Senate Filibuster Was Created By Mistake (in 1805/1806)
https://www.brookings.edu/blog/brookings-now/2013/11/20/senate-filibuster-was-created-by-mistake/
In 2010, Brookings Senior Fellow Sarah Binder, an expert on Congress and congressional history, testified to the Senate that the filibuster was created by mistake. We have many received wisdoms about the filibuster. However, most of them are not true. The most persistent myth is that the filibuster was part of the founding fathers constitutional vision for the Senate: It is said that the upper chamber was designed to be a slow-moving, deliberative body that cherished minority rights. In this version of history, the filibuster was a critical part of the framers Senate.

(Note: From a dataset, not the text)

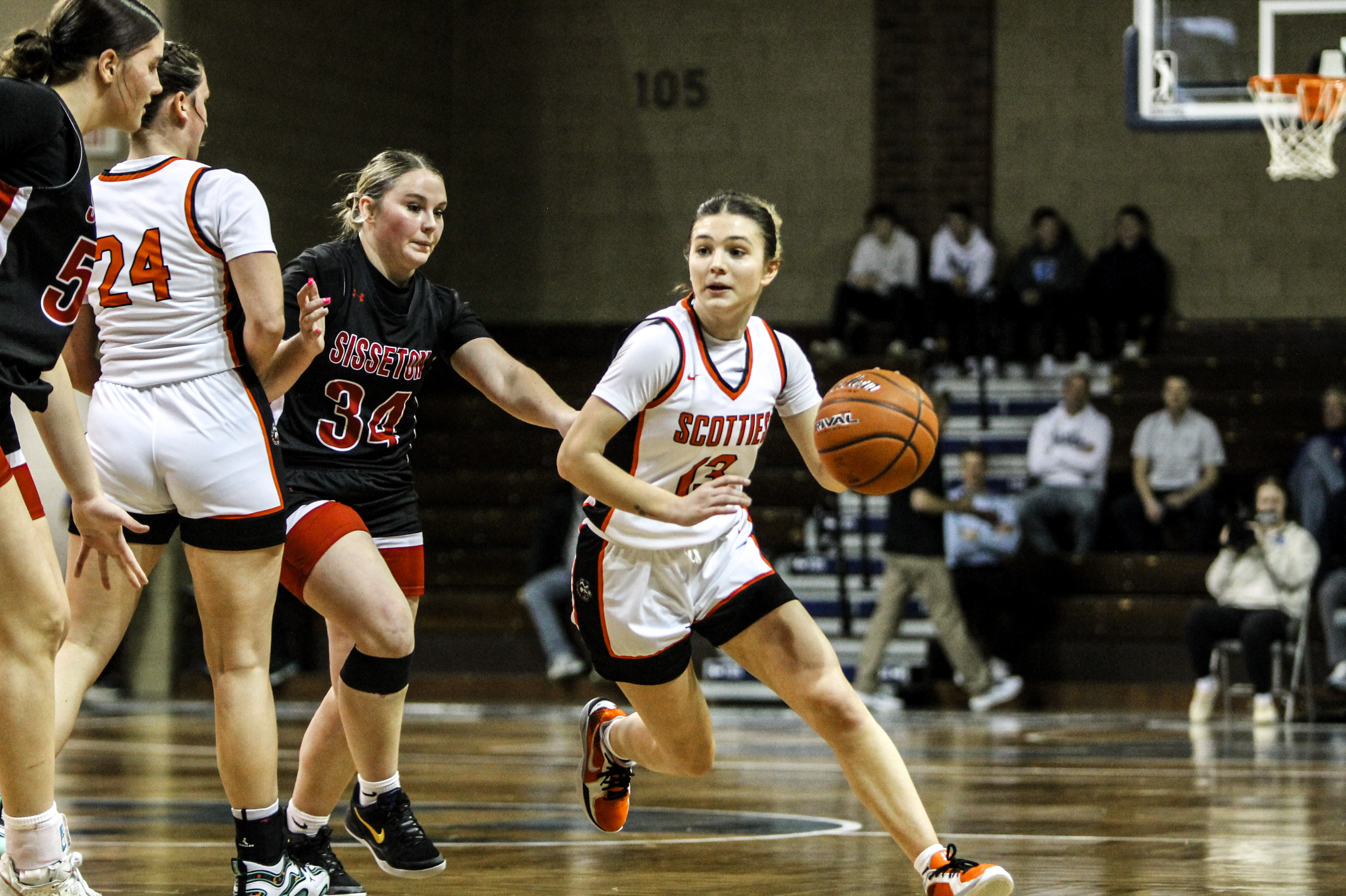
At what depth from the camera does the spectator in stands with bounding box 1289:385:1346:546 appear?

However, when we dig into the history of Congress, it seems that the filibuster was created by mistake. Let me explain. The House and Senate rulebooks in 1789 were nearly identical. Both rulebooks included what is known as the previous question motion. The House kept their motion, and today it empowers a simple majority to cut off debate. The Senate no longer has that rule on its books.
What happened to the Senates rule?
In 1805, Vice President Aaron Burr was presiding over the Senate (freshly indicted for the murder of Alexander Hamilton), and he offered this advice. He said something like this. You are a great deliberative body. But a truly great Senate would have a cleaner rule book. Yours is a mess. You have lots of rules that do the same thing. And he singles out the previous question motion. Now, today, we know that a simple majority in the House can use the rule to cut off debate. But in 1805, neither chamber used the rule that way. Majorities were still experimenting with it. And so when Aaron Burr said, get rid of the previous question motion, the Senate didnt think twice. When they met in 1806, they dropped the motion from the Senate rule book.
Why? Not because senators in 1806 sought to protect minority rights and extended debate. They got rid of the rule by mistake: Because Aaron Burr told them to. Once the rule was gone, senators still did not filibuster. Deletion of the rule made possible the filibuster because the Senate no longer had a rule that could have empowered a simple majority to cut off debate. It took several decades until the minority exploited the lax limits on debate, leading to the first real-live filibuster in 1837.